Quoted passage =
---
Internationalization

Good point about I18n. I am all for keeping things both accessible and intuitive for people using other languages (though I’m somewhat new to implementing this). Naming is of course important, and icons can help.

Indicator Icons

By the indicator icons, you mean these, yes? Screen Shot 2021-02-01 at 1 24 57 PM These actually don’t bug me too much, because they are live-update elements that could be time-sensitive (unlike nav items). That sort of data is really nice to persist in an always-visible location. This isn’t to say that we couldn’t improve those somehow, but that’s probably for another issue, as I think we can implement the menu changes without messing with these. Yes?

Right bar content

I like the idea of making these collabsible, but then I think this may also be another issue to discuss. Yea?

If it’s ok by you, I’ll try to summarize these items into a list of to-do’s in the main issue comment. That way we can try to clarify/settle them and then have a hit list for a first stab PR.

kevincoleman commented 3 years ago

Also, do we currently have stats on which menu items see what amounts of traffic?

kevincoleman commented 3 years ago

Re: headlines and target pages, I noted in the top draft of menu items where I think each headline should take you on 2nd click. There are only two that I don’t feel too confident in: Study -> Learn to Play and Community -> Leaderboards.
---
Data block =
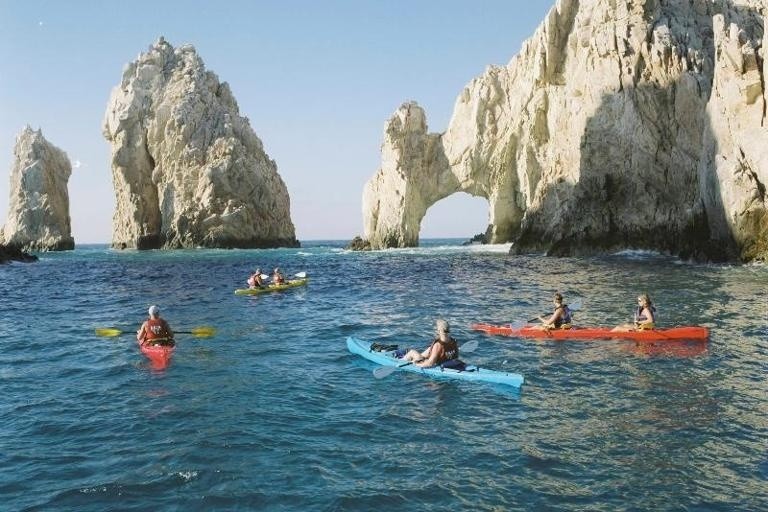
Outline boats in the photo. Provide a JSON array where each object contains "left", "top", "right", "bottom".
---
Prompt =
Change the menu discussion by writing it out again, beginning at the words "By the indicator" and stopping after "with these. Yes?", with "nav items" replaced by "navigation items".

Solution for this task =
By the indicator icons, you mean these, yes? Screen Shot 2021-02-01 at 1 24 57 PM These actually don’t bug me too much, because they are live-update elements that could be time-sensitive (unlike navigation items). That sort of data is really nice to persist in an always-visible location. This isn’t to say that we couldn’t improve those somehow, but that’s probably for another issue, as I think we can implement the menu changes without messing with these. Yes?